The July 2020 Payment on account is now payable on 31 January 2021.

Please get in touch if you need assistance to file your 2018/19 Tax return.


What can businesses do to help themselves during this difficult time? We have a number of suggestions to minimise costs and try to keep cashflow at manageable levels

Services and supply contracts

If a business is closed during the coronavirus outbreak then management need to look closely at all of the service and supply arrangements and only pay for those which the business is bound into and which are necessary.

Arrangements with landlords

Rent is often the biggest expense for any business so, if you have concerns about being able to meet your rental obligations speak to your landlord before you fall into arrears. Most leases require any variations to be agreed in writing and signed by all parties so please ensure that any arrangements you agree with your landlord are properly formalised in accordance with the terms of your lease to ensure you are fully protected.

Any necessary supplies and services where the business is not bound into a contract should be reviewed and renegotiated to minimise the ongoing cost. Remember, your suppliers are in the same position as you and will wish to preserve their own cash inflows as much as possible.

Zero hours contracts

Employers generally have no responsibility to offer work to casual staff and those on zero hours contracts. Unless such staff are essential to a continuing business activity this is an expense that is easily avoided

Contracted hours staff

These are full and part-time employees who, generally, will have to be paid whether they work or not, unless you can require or persuade them to take unpaid leave and/or holiday.

If contracted hours staff are self-isolating due to coronavirus then the only obligation will be to pay them two weeks statutory sick pay, unless their contract provides otherwise. As mentioned above this can be recovered for up to 2 weeks without a GP sick note from NIC returns. To continue receiving sick pay after this period the employee will need a sick note from their GP.

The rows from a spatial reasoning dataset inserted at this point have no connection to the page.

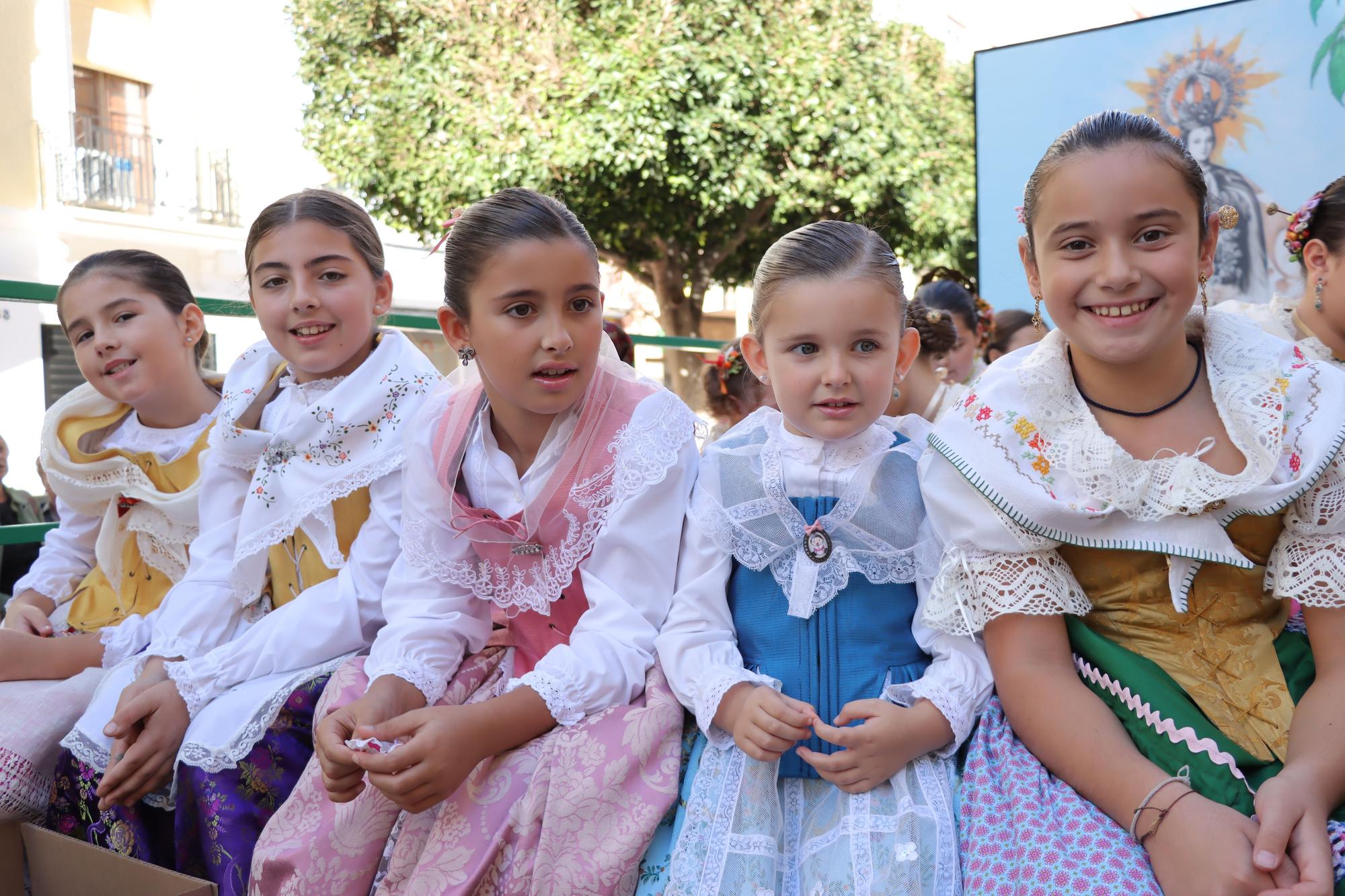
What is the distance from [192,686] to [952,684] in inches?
53.8

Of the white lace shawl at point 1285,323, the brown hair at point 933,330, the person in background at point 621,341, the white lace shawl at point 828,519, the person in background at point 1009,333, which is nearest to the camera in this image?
the white lace shawl at point 828,519

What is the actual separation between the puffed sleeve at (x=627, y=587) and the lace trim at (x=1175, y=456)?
0.51m

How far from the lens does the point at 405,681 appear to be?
5.89 feet

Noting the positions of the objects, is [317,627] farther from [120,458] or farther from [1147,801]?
[1147,801]

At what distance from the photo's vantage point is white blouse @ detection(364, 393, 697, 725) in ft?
5.60

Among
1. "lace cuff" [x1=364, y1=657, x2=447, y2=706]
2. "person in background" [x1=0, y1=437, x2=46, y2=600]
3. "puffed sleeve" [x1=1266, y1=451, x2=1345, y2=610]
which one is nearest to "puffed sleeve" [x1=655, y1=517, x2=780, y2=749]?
"lace cuff" [x1=364, y1=657, x2=447, y2=706]

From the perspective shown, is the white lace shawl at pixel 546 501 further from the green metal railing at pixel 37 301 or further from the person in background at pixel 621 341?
the person in background at pixel 621 341

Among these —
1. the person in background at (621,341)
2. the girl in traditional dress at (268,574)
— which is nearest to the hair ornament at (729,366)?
the person in background at (621,341)

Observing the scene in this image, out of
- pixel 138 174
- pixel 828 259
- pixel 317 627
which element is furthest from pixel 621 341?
pixel 138 174

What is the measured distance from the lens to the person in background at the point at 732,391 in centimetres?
295

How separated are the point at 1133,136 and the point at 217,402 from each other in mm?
2122

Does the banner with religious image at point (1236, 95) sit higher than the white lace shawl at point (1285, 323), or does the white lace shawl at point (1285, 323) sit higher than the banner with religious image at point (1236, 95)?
the banner with religious image at point (1236, 95)

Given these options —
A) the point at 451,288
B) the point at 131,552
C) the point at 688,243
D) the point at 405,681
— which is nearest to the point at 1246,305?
the point at 451,288

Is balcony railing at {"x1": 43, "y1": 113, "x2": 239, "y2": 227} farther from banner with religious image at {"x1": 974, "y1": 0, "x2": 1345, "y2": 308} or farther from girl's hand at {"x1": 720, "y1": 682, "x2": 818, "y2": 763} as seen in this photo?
girl's hand at {"x1": 720, "y1": 682, "x2": 818, "y2": 763}
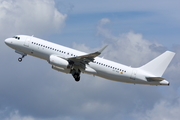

It is always an option to seek to lay off staff or place them on short time to reduce the cashflow burden. Specialist employment advice should be taken before such measures are implemented as employees can acquire a statutory right to redundancy if they are laid off or placed on short time. Redundancy obligations could increase the burden on cash flow instead reducing it.

 CONCLUSIONS – Keep calm

If you need help or advice please feel free to contact us , we are here to help and please remember the whole country is affected so everyone is in a similar position to you.

Finally, we believe this will be a tough period and we will get back to a ‘new’ normal. In the meantime we need to preserve what we have for when that happens rather than abandon it.